From: Brian Foster <bfoster@redhat.com>
To: "Darrick J. Wong" <darrick.wong@oracle.com>
Cc: linux-xfs@vger.kernel.org
Subject: Re: [PATCH 14/15] xfs: multithreaded iwalk implementation
Date: Tue, 2 Jul 2019 12:24:54 -0400 [thread overview]
Message-ID: <20190702162454.GF2866@bfoster> (raw)
In-Reply-To: <20190702155138.GR1404256@magnolia>
On Tue, Jul 02, 2019 at 08:51:38AM -0700, Darrick J. Wong wrote:
> On Tue, Jul 02, 2019 at 10:33:20AM -0400, Brian Foster wrote:
> > On Wed, Jun 26, 2019 at 01:45:25PM -0700, Darrick J. Wong wrote:
> > > From: Darrick J. Wong <darrick.wong@oracle.com>
> > >
> > > Create a parallel iwalk implementation and switch quotacheck to use it.
> > >
> > > Signed-off-by: Darrick J. Wong <darrick.wong@oracle.com>
> > > ---
> > > fs/xfs/Makefile | 1
> > > fs/xfs/xfs_globals.c | 3 +
> > > fs/xfs/xfs_iwalk.c | 82 +++++++++++++++++++++++++++++++++
> > > fs/xfs/xfs_iwalk.h | 2 +
> > > fs/xfs/xfs_pwork.c | 126 ++++++++++++++++++++++++++++++++++++++++++++++++++
> > > fs/xfs/xfs_pwork.h | 58 +++++++++++++++++++++++
> > > fs/xfs/xfs_qm.c | 2 -
> > > fs/xfs/xfs_sysctl.h | 6 ++
> > > fs/xfs/xfs_sysfs.c | 40 ++++++++++++++++
> > > fs/xfs/xfs_trace.h | 18 +++++++
> > > 10 files changed, 337 insertions(+), 1 deletion(-)
> > > create mode 100644 fs/xfs/xfs_pwork.c
> > > create mode 100644 fs/xfs/xfs_pwork.h
> > >
> > >
> > > diff --git a/fs/xfs/Makefile b/fs/xfs/Makefile
> > > index 74d30ef0dbce..48940a27d4aa 100644
> > > --- a/fs/xfs/Makefile
> > > +++ b/fs/xfs/Makefile
> > > @@ -84,6 +84,7 @@ xfs-y += xfs_aops.o \
> > > xfs_message.o \
> > > xfs_mount.o \
> > > xfs_mru_cache.o \
> > > + xfs_pwork.o \
> > > xfs_reflink.o \
> > > xfs_stats.o \
> > > xfs_super.o \
> > > diff --git a/fs/xfs/xfs_globals.c b/fs/xfs/xfs_globals.c
> > > index d0d377384120..a44b564871b5 100644
> > > --- a/fs/xfs/xfs_globals.c
> > > +++ b/fs/xfs/xfs_globals.c
> > > @@ -31,6 +31,9 @@ xfs_param_t xfs_params = {
> > > .fstrm_timer = { 1, 30*100, 3600*100},
> > > .eofb_timer = { 1, 300, 3600*24},
> > > .cowb_timer = { 1, 1800, 3600*24},
> > > +#ifdef DEBUG
> > > + .pwork_threads = { -1, -1, NR_CPUS },
> >
> > So I noticed that /sys/fs/xfs/debug/pwork_threads was still 0 by default
> > with this patch, then realized that we've only initialized it in
> > xfs_params and not xfs_globals.
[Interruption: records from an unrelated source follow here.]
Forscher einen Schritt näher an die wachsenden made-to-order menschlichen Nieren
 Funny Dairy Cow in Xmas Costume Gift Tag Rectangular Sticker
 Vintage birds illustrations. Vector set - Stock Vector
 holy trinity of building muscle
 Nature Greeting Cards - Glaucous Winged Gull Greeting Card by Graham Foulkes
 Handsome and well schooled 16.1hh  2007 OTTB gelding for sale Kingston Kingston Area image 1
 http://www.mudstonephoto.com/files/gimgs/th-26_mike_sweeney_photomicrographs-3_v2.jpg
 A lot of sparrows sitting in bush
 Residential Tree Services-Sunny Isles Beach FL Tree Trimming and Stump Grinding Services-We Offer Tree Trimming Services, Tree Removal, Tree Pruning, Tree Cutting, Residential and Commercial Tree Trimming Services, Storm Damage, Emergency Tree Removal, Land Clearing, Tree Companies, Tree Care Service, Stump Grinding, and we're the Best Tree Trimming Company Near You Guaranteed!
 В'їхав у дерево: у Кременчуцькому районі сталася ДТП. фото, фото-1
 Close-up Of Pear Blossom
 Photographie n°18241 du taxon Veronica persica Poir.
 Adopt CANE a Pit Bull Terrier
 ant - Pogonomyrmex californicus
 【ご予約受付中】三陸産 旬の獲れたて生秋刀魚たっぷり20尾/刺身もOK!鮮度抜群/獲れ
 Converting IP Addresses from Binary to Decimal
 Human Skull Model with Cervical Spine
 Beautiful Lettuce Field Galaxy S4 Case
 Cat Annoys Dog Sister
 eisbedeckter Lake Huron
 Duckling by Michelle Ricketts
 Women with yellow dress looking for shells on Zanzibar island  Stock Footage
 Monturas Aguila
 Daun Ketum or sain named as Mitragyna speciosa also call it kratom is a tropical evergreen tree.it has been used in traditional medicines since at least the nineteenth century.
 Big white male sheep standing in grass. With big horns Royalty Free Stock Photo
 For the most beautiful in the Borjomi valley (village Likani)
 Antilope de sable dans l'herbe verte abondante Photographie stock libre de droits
The sysfs handlers added by this patch
> > use the latter whereas the former looks related to /proc. It looks like
> > this should be fixed up to init the global field to -1 and probably drop
> > the xfs_params bits since we don't expose the value via /proc.
>
> Oh, you're right. I'll drop the xfs_params bits.
>
> >
> > > +#endif
> > > };
> > >
> > > struct xfs_globals xfs_globals = {
> > ...
> > > diff --git a/fs/xfs/xfs_pwork.c b/fs/xfs/xfs_pwork.c
> > > new file mode 100644
> > > index 000000000000..779596ed9432
> > > --- /dev/null
> > > +++ b/fs/xfs/xfs_pwork.c
> > > @@ -0,0 +1,126 @@
> > ...
> > > +/*
> > > + * Return the amount of parallelism that the data device can handle, or 0 for
> > > + * no limit.
> > > + */
> > > +unsigned int
> > > +xfs_pwork_guess_datadev_parallelism(
> > > + struct xfs_mount *mp)
> > > +{
> > > + struct xfs_buftarg *btp = mp->m_ddev_targp;
> > > + int iomin;
> > > + int ioopt;
> > > +
> > > + if (blk_queue_nonrot(btp->bt_bdev->bd_queue))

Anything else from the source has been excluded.